Significant improvements were also found for the computed $D_{12}$ of ibuprofen in liquid ethanol at 298.15 K ≤ $T$ ≤ 333.15 K and $P$ up to 300 bar, with AARD = 1.55% and ARD = 0.70%, and for butan-1-ol at 298.15 K ≤ $T$ ≤ 333.15 K and $P$ = 1 bar, with AARD = 4.81% and ARD = 4.05%. A mixed behavior was observed for propanone and butanal for which the results improved at $T$ = 333.15 K but significantly deteriorated at $T$ = 303.15 K. However, in the case of non-polar solutes such as propane or benzene, the performance worsened with the new value at all the tested conditions. Regarding the $D_{11}$ of ethanol, the results vastly improved, having achieved AARD and ARD values of 3.51% and −3.51%, respectively, at the tested conditions.

In all the test systems, when computing either $D_{12}$ or $D_{11}$, the expected trends with $T$, $P,$ and Stokes–Einstein abscissae were always conserved.
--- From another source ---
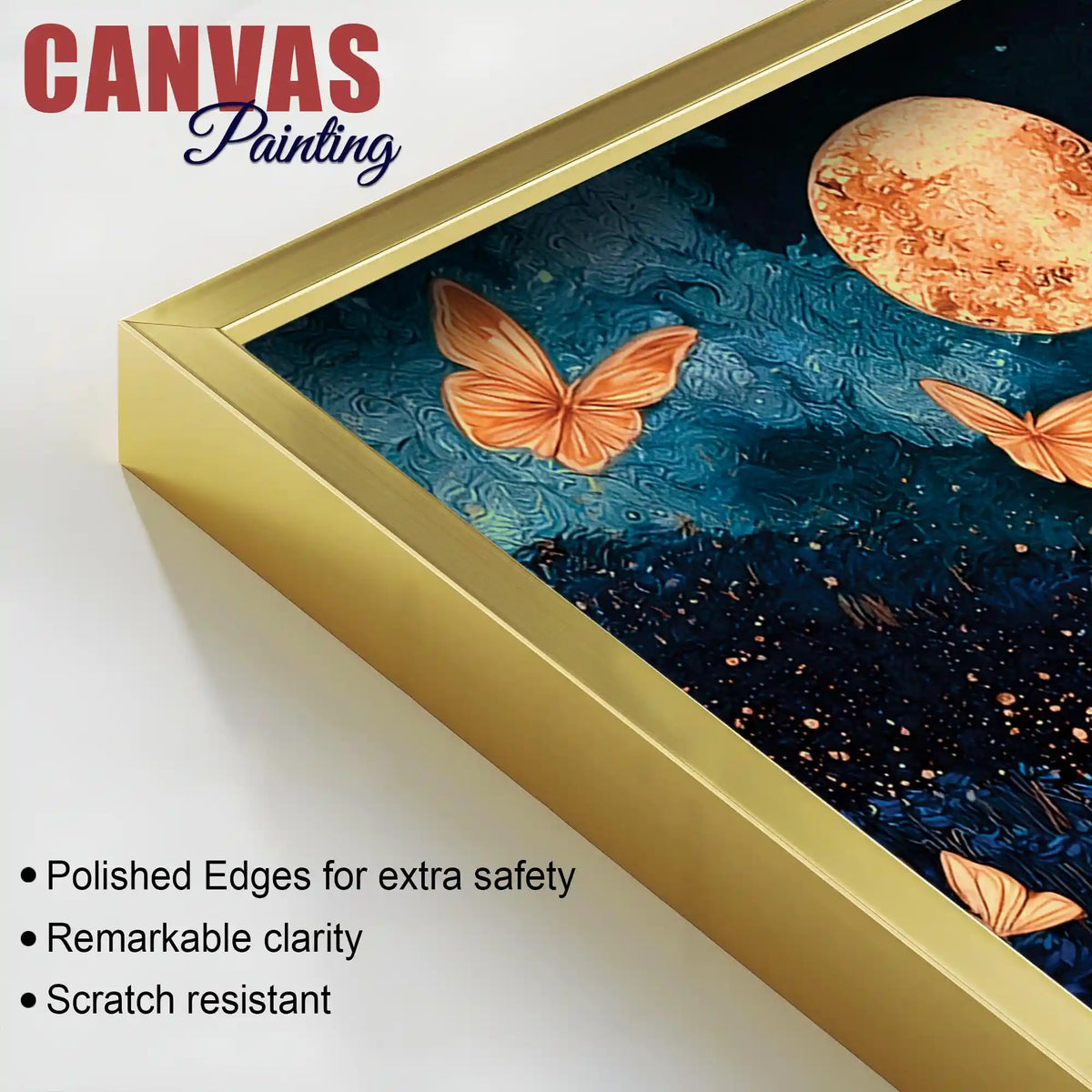 Luxury Abstract Butterfly Canvas Painting for Home Decor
Finally, the influence of the new value was evaluated in both enthalpy of vaporization ($\mathsf{\Delta }{H}_{\mathrm{vap}}$) and density of ethanol, achieving slightly worse results in both cases with RD = 5.91% for $\mathsf{\Delta }{H}_{\mathrm{vap}}$ and AARD = 2.12% and ARD of same value for density. Hence, the value of ${\sigma }_{\mathrm{OH}}$ = 0.306 nm is recommended only for the calculations of $D_{12}$ of protic solutes containing OH in pure liquid ethanol and $D_{11}$ estimation.